Production on “Westworld” season two has not been an easy process.
First, everything ground to a halt when a key cast member fell sick, although HBO has been less than eager to give out too many details on this event.
Now, wildfires across California have made it impossible for the show to continue.
With so many delays and set-backs, it’s easy to begin wondering whether “Westworld” will ever return – especially considering just how much work went into the first season of the show.
Certainly, it seems as if HBO isn’t counting on “Westworld” being the new “Game of Thrones” – network heads have discussed their eagerness to find some other new big property to secure their future.
We’ll almost certainly get season two of “Westworld” eventually, but it’ll probably take a lot longer than fans would like, and by that point, HBO may wonder whether it’s worth producing a third season of the show.
Part of the problem is the size and scope of “Westworld”. There are a lot of key moving parts – big name actors, large sets, and expensive, time-consuming CGI. Putting together an entire season of this show takes a lot of effort from many different people, and as such, it’s hardly surprising that things seem to go wrong so often.

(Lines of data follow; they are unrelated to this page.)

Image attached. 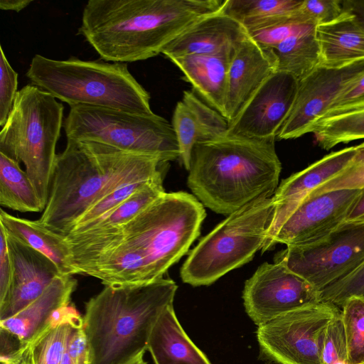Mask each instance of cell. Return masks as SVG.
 <instances>
[{
    "instance_id": "7",
    "label": "cell",
    "mask_w": 364,
    "mask_h": 364,
    "mask_svg": "<svg viewBox=\"0 0 364 364\" xmlns=\"http://www.w3.org/2000/svg\"><path fill=\"white\" fill-rule=\"evenodd\" d=\"M64 107L33 84L18 90L0 132V153L23 162L44 209L63 126Z\"/></svg>"
},
{
    "instance_id": "17",
    "label": "cell",
    "mask_w": 364,
    "mask_h": 364,
    "mask_svg": "<svg viewBox=\"0 0 364 364\" xmlns=\"http://www.w3.org/2000/svg\"><path fill=\"white\" fill-rule=\"evenodd\" d=\"M356 146H350L323 156L302 171L283 180L272 196L274 212L262 252L269 246L278 230L315 189L338 174L355 154Z\"/></svg>"
},
{
    "instance_id": "11",
    "label": "cell",
    "mask_w": 364,
    "mask_h": 364,
    "mask_svg": "<svg viewBox=\"0 0 364 364\" xmlns=\"http://www.w3.org/2000/svg\"><path fill=\"white\" fill-rule=\"evenodd\" d=\"M337 306L320 301L259 326L256 332L261 355L277 364H323L322 345Z\"/></svg>"
},
{
    "instance_id": "42",
    "label": "cell",
    "mask_w": 364,
    "mask_h": 364,
    "mask_svg": "<svg viewBox=\"0 0 364 364\" xmlns=\"http://www.w3.org/2000/svg\"><path fill=\"white\" fill-rule=\"evenodd\" d=\"M67 352L72 364L92 363L91 349L82 327L75 329L71 334Z\"/></svg>"
},
{
    "instance_id": "35",
    "label": "cell",
    "mask_w": 364,
    "mask_h": 364,
    "mask_svg": "<svg viewBox=\"0 0 364 364\" xmlns=\"http://www.w3.org/2000/svg\"><path fill=\"white\" fill-rule=\"evenodd\" d=\"M171 124L178 144L180 159L188 171L193 149L198 142L199 129L192 112L182 100L175 107Z\"/></svg>"
},
{
    "instance_id": "41",
    "label": "cell",
    "mask_w": 364,
    "mask_h": 364,
    "mask_svg": "<svg viewBox=\"0 0 364 364\" xmlns=\"http://www.w3.org/2000/svg\"><path fill=\"white\" fill-rule=\"evenodd\" d=\"M299 11L316 26L335 20L343 11L340 0H303Z\"/></svg>"
},
{
    "instance_id": "12",
    "label": "cell",
    "mask_w": 364,
    "mask_h": 364,
    "mask_svg": "<svg viewBox=\"0 0 364 364\" xmlns=\"http://www.w3.org/2000/svg\"><path fill=\"white\" fill-rule=\"evenodd\" d=\"M245 311L257 325L321 301L320 291L281 262H264L246 281Z\"/></svg>"
},
{
    "instance_id": "47",
    "label": "cell",
    "mask_w": 364,
    "mask_h": 364,
    "mask_svg": "<svg viewBox=\"0 0 364 364\" xmlns=\"http://www.w3.org/2000/svg\"><path fill=\"white\" fill-rule=\"evenodd\" d=\"M144 353L145 351L139 353L124 364H146V362L144 360Z\"/></svg>"
},
{
    "instance_id": "49",
    "label": "cell",
    "mask_w": 364,
    "mask_h": 364,
    "mask_svg": "<svg viewBox=\"0 0 364 364\" xmlns=\"http://www.w3.org/2000/svg\"><path fill=\"white\" fill-rule=\"evenodd\" d=\"M331 364H348V363L346 362L340 361V362H336V363H333Z\"/></svg>"
},
{
    "instance_id": "20",
    "label": "cell",
    "mask_w": 364,
    "mask_h": 364,
    "mask_svg": "<svg viewBox=\"0 0 364 364\" xmlns=\"http://www.w3.org/2000/svg\"><path fill=\"white\" fill-rule=\"evenodd\" d=\"M77 285L73 276H58L33 301L16 314L0 321V328L14 334L26 345L41 333L52 314L70 304Z\"/></svg>"
},
{
    "instance_id": "34",
    "label": "cell",
    "mask_w": 364,
    "mask_h": 364,
    "mask_svg": "<svg viewBox=\"0 0 364 364\" xmlns=\"http://www.w3.org/2000/svg\"><path fill=\"white\" fill-rule=\"evenodd\" d=\"M157 178V179H159ZM155 179V180H157ZM151 181H136L122 185L93 204L79 219L68 235L78 234L85 231L105 215L117 207L130 196L143 188Z\"/></svg>"
},
{
    "instance_id": "33",
    "label": "cell",
    "mask_w": 364,
    "mask_h": 364,
    "mask_svg": "<svg viewBox=\"0 0 364 364\" xmlns=\"http://www.w3.org/2000/svg\"><path fill=\"white\" fill-rule=\"evenodd\" d=\"M182 101L190 109L199 129L198 142L213 141L225 136L228 129L227 119L203 102L195 92H183Z\"/></svg>"
},
{
    "instance_id": "48",
    "label": "cell",
    "mask_w": 364,
    "mask_h": 364,
    "mask_svg": "<svg viewBox=\"0 0 364 364\" xmlns=\"http://www.w3.org/2000/svg\"><path fill=\"white\" fill-rule=\"evenodd\" d=\"M61 364H72L70 359L69 358V355L68 354V352H67V348H66L65 354L63 355V358Z\"/></svg>"
},
{
    "instance_id": "38",
    "label": "cell",
    "mask_w": 364,
    "mask_h": 364,
    "mask_svg": "<svg viewBox=\"0 0 364 364\" xmlns=\"http://www.w3.org/2000/svg\"><path fill=\"white\" fill-rule=\"evenodd\" d=\"M347 341L341 311L326 328L322 345L321 360L323 364L340 361L347 363Z\"/></svg>"
},
{
    "instance_id": "10",
    "label": "cell",
    "mask_w": 364,
    "mask_h": 364,
    "mask_svg": "<svg viewBox=\"0 0 364 364\" xmlns=\"http://www.w3.org/2000/svg\"><path fill=\"white\" fill-rule=\"evenodd\" d=\"M274 262H282L321 291L364 263V222L346 220L316 242L287 246Z\"/></svg>"
},
{
    "instance_id": "4",
    "label": "cell",
    "mask_w": 364,
    "mask_h": 364,
    "mask_svg": "<svg viewBox=\"0 0 364 364\" xmlns=\"http://www.w3.org/2000/svg\"><path fill=\"white\" fill-rule=\"evenodd\" d=\"M276 139L225 134L197 143L188 170L189 188L203 206L226 215L272 197L282 171Z\"/></svg>"
},
{
    "instance_id": "39",
    "label": "cell",
    "mask_w": 364,
    "mask_h": 364,
    "mask_svg": "<svg viewBox=\"0 0 364 364\" xmlns=\"http://www.w3.org/2000/svg\"><path fill=\"white\" fill-rule=\"evenodd\" d=\"M363 108L364 73L346 84L330 105L321 119L343 114Z\"/></svg>"
},
{
    "instance_id": "25",
    "label": "cell",
    "mask_w": 364,
    "mask_h": 364,
    "mask_svg": "<svg viewBox=\"0 0 364 364\" xmlns=\"http://www.w3.org/2000/svg\"><path fill=\"white\" fill-rule=\"evenodd\" d=\"M165 192L163 178L151 181L105 215L85 231L65 236L68 243L102 237L129 223Z\"/></svg>"
},
{
    "instance_id": "18",
    "label": "cell",
    "mask_w": 364,
    "mask_h": 364,
    "mask_svg": "<svg viewBox=\"0 0 364 364\" xmlns=\"http://www.w3.org/2000/svg\"><path fill=\"white\" fill-rule=\"evenodd\" d=\"M247 37L245 27L226 14L222 7L193 23L168 44L161 53L167 58L187 55L233 56Z\"/></svg>"
},
{
    "instance_id": "43",
    "label": "cell",
    "mask_w": 364,
    "mask_h": 364,
    "mask_svg": "<svg viewBox=\"0 0 364 364\" xmlns=\"http://www.w3.org/2000/svg\"><path fill=\"white\" fill-rule=\"evenodd\" d=\"M11 263L6 233L0 226V303L6 298L11 279Z\"/></svg>"
},
{
    "instance_id": "28",
    "label": "cell",
    "mask_w": 364,
    "mask_h": 364,
    "mask_svg": "<svg viewBox=\"0 0 364 364\" xmlns=\"http://www.w3.org/2000/svg\"><path fill=\"white\" fill-rule=\"evenodd\" d=\"M299 9L255 21L244 27L249 37L262 49L273 48L291 36L316 27L304 18Z\"/></svg>"
},
{
    "instance_id": "8",
    "label": "cell",
    "mask_w": 364,
    "mask_h": 364,
    "mask_svg": "<svg viewBox=\"0 0 364 364\" xmlns=\"http://www.w3.org/2000/svg\"><path fill=\"white\" fill-rule=\"evenodd\" d=\"M272 197L235 211L204 236L181 268L183 282L193 287L208 286L252 260L262 249L272 222Z\"/></svg>"
},
{
    "instance_id": "1",
    "label": "cell",
    "mask_w": 364,
    "mask_h": 364,
    "mask_svg": "<svg viewBox=\"0 0 364 364\" xmlns=\"http://www.w3.org/2000/svg\"><path fill=\"white\" fill-rule=\"evenodd\" d=\"M205 217L186 192L164 193L129 223L90 241L69 243L77 274L105 286H130L164 277L189 250Z\"/></svg>"
},
{
    "instance_id": "22",
    "label": "cell",
    "mask_w": 364,
    "mask_h": 364,
    "mask_svg": "<svg viewBox=\"0 0 364 364\" xmlns=\"http://www.w3.org/2000/svg\"><path fill=\"white\" fill-rule=\"evenodd\" d=\"M229 55H187L168 58L183 73L195 92L225 117Z\"/></svg>"
},
{
    "instance_id": "16",
    "label": "cell",
    "mask_w": 364,
    "mask_h": 364,
    "mask_svg": "<svg viewBox=\"0 0 364 364\" xmlns=\"http://www.w3.org/2000/svg\"><path fill=\"white\" fill-rule=\"evenodd\" d=\"M5 233L12 272L9 291L0 303V321L13 316L27 306L57 277L62 275L48 257Z\"/></svg>"
},
{
    "instance_id": "46",
    "label": "cell",
    "mask_w": 364,
    "mask_h": 364,
    "mask_svg": "<svg viewBox=\"0 0 364 364\" xmlns=\"http://www.w3.org/2000/svg\"><path fill=\"white\" fill-rule=\"evenodd\" d=\"M32 2V0H1L0 9L5 11L19 12Z\"/></svg>"
},
{
    "instance_id": "14",
    "label": "cell",
    "mask_w": 364,
    "mask_h": 364,
    "mask_svg": "<svg viewBox=\"0 0 364 364\" xmlns=\"http://www.w3.org/2000/svg\"><path fill=\"white\" fill-rule=\"evenodd\" d=\"M364 73V60L341 68L318 67L299 81L293 107L277 139H292L310 133L341 90Z\"/></svg>"
},
{
    "instance_id": "50",
    "label": "cell",
    "mask_w": 364,
    "mask_h": 364,
    "mask_svg": "<svg viewBox=\"0 0 364 364\" xmlns=\"http://www.w3.org/2000/svg\"><path fill=\"white\" fill-rule=\"evenodd\" d=\"M360 364H364V362H363V363H360Z\"/></svg>"
},
{
    "instance_id": "13",
    "label": "cell",
    "mask_w": 364,
    "mask_h": 364,
    "mask_svg": "<svg viewBox=\"0 0 364 364\" xmlns=\"http://www.w3.org/2000/svg\"><path fill=\"white\" fill-rule=\"evenodd\" d=\"M361 192L336 190L306 198L281 225L269 250L277 244L301 245L321 239L347 220Z\"/></svg>"
},
{
    "instance_id": "23",
    "label": "cell",
    "mask_w": 364,
    "mask_h": 364,
    "mask_svg": "<svg viewBox=\"0 0 364 364\" xmlns=\"http://www.w3.org/2000/svg\"><path fill=\"white\" fill-rule=\"evenodd\" d=\"M147 350L155 364H211L181 327L173 304L165 308L154 325Z\"/></svg>"
},
{
    "instance_id": "24",
    "label": "cell",
    "mask_w": 364,
    "mask_h": 364,
    "mask_svg": "<svg viewBox=\"0 0 364 364\" xmlns=\"http://www.w3.org/2000/svg\"><path fill=\"white\" fill-rule=\"evenodd\" d=\"M0 225L8 234L48 257L63 276L77 274L71 250L65 236L50 230L38 220L18 218L2 208L0 210Z\"/></svg>"
},
{
    "instance_id": "27",
    "label": "cell",
    "mask_w": 364,
    "mask_h": 364,
    "mask_svg": "<svg viewBox=\"0 0 364 364\" xmlns=\"http://www.w3.org/2000/svg\"><path fill=\"white\" fill-rule=\"evenodd\" d=\"M0 204L19 212H43L38 193L19 163L0 153Z\"/></svg>"
},
{
    "instance_id": "36",
    "label": "cell",
    "mask_w": 364,
    "mask_h": 364,
    "mask_svg": "<svg viewBox=\"0 0 364 364\" xmlns=\"http://www.w3.org/2000/svg\"><path fill=\"white\" fill-rule=\"evenodd\" d=\"M355 146V154L346 168L315 189L308 197L331 191L364 188V142Z\"/></svg>"
},
{
    "instance_id": "6",
    "label": "cell",
    "mask_w": 364,
    "mask_h": 364,
    "mask_svg": "<svg viewBox=\"0 0 364 364\" xmlns=\"http://www.w3.org/2000/svg\"><path fill=\"white\" fill-rule=\"evenodd\" d=\"M31 83L70 107L85 105L151 115L150 95L127 63L60 60L35 55L26 72Z\"/></svg>"
},
{
    "instance_id": "45",
    "label": "cell",
    "mask_w": 364,
    "mask_h": 364,
    "mask_svg": "<svg viewBox=\"0 0 364 364\" xmlns=\"http://www.w3.org/2000/svg\"><path fill=\"white\" fill-rule=\"evenodd\" d=\"M348 221L364 222V188L353 206L347 220Z\"/></svg>"
},
{
    "instance_id": "15",
    "label": "cell",
    "mask_w": 364,
    "mask_h": 364,
    "mask_svg": "<svg viewBox=\"0 0 364 364\" xmlns=\"http://www.w3.org/2000/svg\"><path fill=\"white\" fill-rule=\"evenodd\" d=\"M299 81L276 71L268 77L228 124L226 134L251 138L277 137L295 100Z\"/></svg>"
},
{
    "instance_id": "2",
    "label": "cell",
    "mask_w": 364,
    "mask_h": 364,
    "mask_svg": "<svg viewBox=\"0 0 364 364\" xmlns=\"http://www.w3.org/2000/svg\"><path fill=\"white\" fill-rule=\"evenodd\" d=\"M225 0H89L78 34L107 62L132 63L161 53Z\"/></svg>"
},
{
    "instance_id": "3",
    "label": "cell",
    "mask_w": 364,
    "mask_h": 364,
    "mask_svg": "<svg viewBox=\"0 0 364 364\" xmlns=\"http://www.w3.org/2000/svg\"><path fill=\"white\" fill-rule=\"evenodd\" d=\"M167 163L91 141L67 139L57 154L45 209L38 219L46 228L68 235L97 201L136 181L163 178Z\"/></svg>"
},
{
    "instance_id": "29",
    "label": "cell",
    "mask_w": 364,
    "mask_h": 364,
    "mask_svg": "<svg viewBox=\"0 0 364 364\" xmlns=\"http://www.w3.org/2000/svg\"><path fill=\"white\" fill-rule=\"evenodd\" d=\"M310 133L322 149L364 139V108L343 114L318 120Z\"/></svg>"
},
{
    "instance_id": "40",
    "label": "cell",
    "mask_w": 364,
    "mask_h": 364,
    "mask_svg": "<svg viewBox=\"0 0 364 364\" xmlns=\"http://www.w3.org/2000/svg\"><path fill=\"white\" fill-rule=\"evenodd\" d=\"M0 126L6 122L18 93V73L11 66L0 46Z\"/></svg>"
},
{
    "instance_id": "30",
    "label": "cell",
    "mask_w": 364,
    "mask_h": 364,
    "mask_svg": "<svg viewBox=\"0 0 364 364\" xmlns=\"http://www.w3.org/2000/svg\"><path fill=\"white\" fill-rule=\"evenodd\" d=\"M75 329L70 323L54 328L45 326L33 340L24 345L31 364H61L69 338Z\"/></svg>"
},
{
    "instance_id": "5",
    "label": "cell",
    "mask_w": 364,
    "mask_h": 364,
    "mask_svg": "<svg viewBox=\"0 0 364 364\" xmlns=\"http://www.w3.org/2000/svg\"><path fill=\"white\" fill-rule=\"evenodd\" d=\"M177 285L162 277L150 283L105 286L85 304L82 328L91 364H124L147 350L151 329L173 304Z\"/></svg>"
},
{
    "instance_id": "32",
    "label": "cell",
    "mask_w": 364,
    "mask_h": 364,
    "mask_svg": "<svg viewBox=\"0 0 364 364\" xmlns=\"http://www.w3.org/2000/svg\"><path fill=\"white\" fill-rule=\"evenodd\" d=\"M342 307L347 341V363L360 364L364 362V298L351 296Z\"/></svg>"
},
{
    "instance_id": "21",
    "label": "cell",
    "mask_w": 364,
    "mask_h": 364,
    "mask_svg": "<svg viewBox=\"0 0 364 364\" xmlns=\"http://www.w3.org/2000/svg\"><path fill=\"white\" fill-rule=\"evenodd\" d=\"M320 66L341 68L364 60V26L343 11L335 20L316 27Z\"/></svg>"
},
{
    "instance_id": "26",
    "label": "cell",
    "mask_w": 364,
    "mask_h": 364,
    "mask_svg": "<svg viewBox=\"0 0 364 364\" xmlns=\"http://www.w3.org/2000/svg\"><path fill=\"white\" fill-rule=\"evenodd\" d=\"M262 50L274 61L276 71L289 73L298 81L320 66L316 28L291 36L273 48Z\"/></svg>"
},
{
    "instance_id": "31",
    "label": "cell",
    "mask_w": 364,
    "mask_h": 364,
    "mask_svg": "<svg viewBox=\"0 0 364 364\" xmlns=\"http://www.w3.org/2000/svg\"><path fill=\"white\" fill-rule=\"evenodd\" d=\"M299 0H225L223 11L245 26L267 17L297 10Z\"/></svg>"
},
{
    "instance_id": "44",
    "label": "cell",
    "mask_w": 364,
    "mask_h": 364,
    "mask_svg": "<svg viewBox=\"0 0 364 364\" xmlns=\"http://www.w3.org/2000/svg\"><path fill=\"white\" fill-rule=\"evenodd\" d=\"M343 11L353 14L364 26V0L341 1Z\"/></svg>"
},
{
    "instance_id": "9",
    "label": "cell",
    "mask_w": 364,
    "mask_h": 364,
    "mask_svg": "<svg viewBox=\"0 0 364 364\" xmlns=\"http://www.w3.org/2000/svg\"><path fill=\"white\" fill-rule=\"evenodd\" d=\"M67 139L91 141L168 163L180 158L177 139L165 118L121 110L71 107L63 122Z\"/></svg>"
},
{
    "instance_id": "19",
    "label": "cell",
    "mask_w": 364,
    "mask_h": 364,
    "mask_svg": "<svg viewBox=\"0 0 364 364\" xmlns=\"http://www.w3.org/2000/svg\"><path fill=\"white\" fill-rule=\"evenodd\" d=\"M274 72V61L248 36L238 46L229 65L225 115L228 124Z\"/></svg>"
},
{
    "instance_id": "37",
    "label": "cell",
    "mask_w": 364,
    "mask_h": 364,
    "mask_svg": "<svg viewBox=\"0 0 364 364\" xmlns=\"http://www.w3.org/2000/svg\"><path fill=\"white\" fill-rule=\"evenodd\" d=\"M351 296L364 298V263L353 272L320 291L321 301L343 306Z\"/></svg>"
}]
</instances>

The first season of “Westworld” took over two years to make it to television, so attempting to get season two off the ground in a shorter time-frame was fairly ambitious on HBO’s part from the start. This is a movie-quality show, with a movie-length production period.
It could be argued that “Westworld” would do better on the big screen, in a long-running franchise, where only a single episode is expected every couple of years.

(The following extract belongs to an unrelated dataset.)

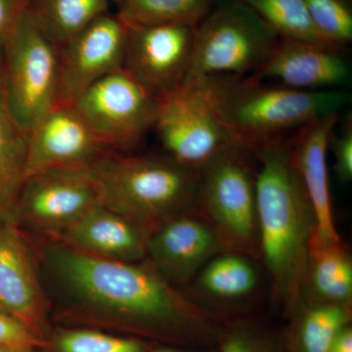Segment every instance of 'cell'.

The line between episodic television and moviemaking has been blurring in recent years, and while franchises like “Fast and Furious” prove that fans will happily turn up only a few times a decade to see a continuing story, “Westworld” is trapped trying to deliver TV-style long-form storytelling with a production schedule more complicated and difficult than any big budget motion picture.
Probably, when HBO executives express hesitancy at assuming that “Westworld” will be the future of their network, they’re specifically worrying about the cost in time and resources that the show creates.
“Westworld” isn’t ever going to be as big as “Game of Thrones”, because it can’t come out every year (ish), and its production costs are too high to make it a nice, consistent earner for HBO.
Perhaps this is good news, as it means that HBO is still seeking for new original content that brings a high level of quality to the network.
Don’t expect “Westworld” to ever become an annual experience, though – this is a treat that comes around every few years, not a constant staple on the landscape of television.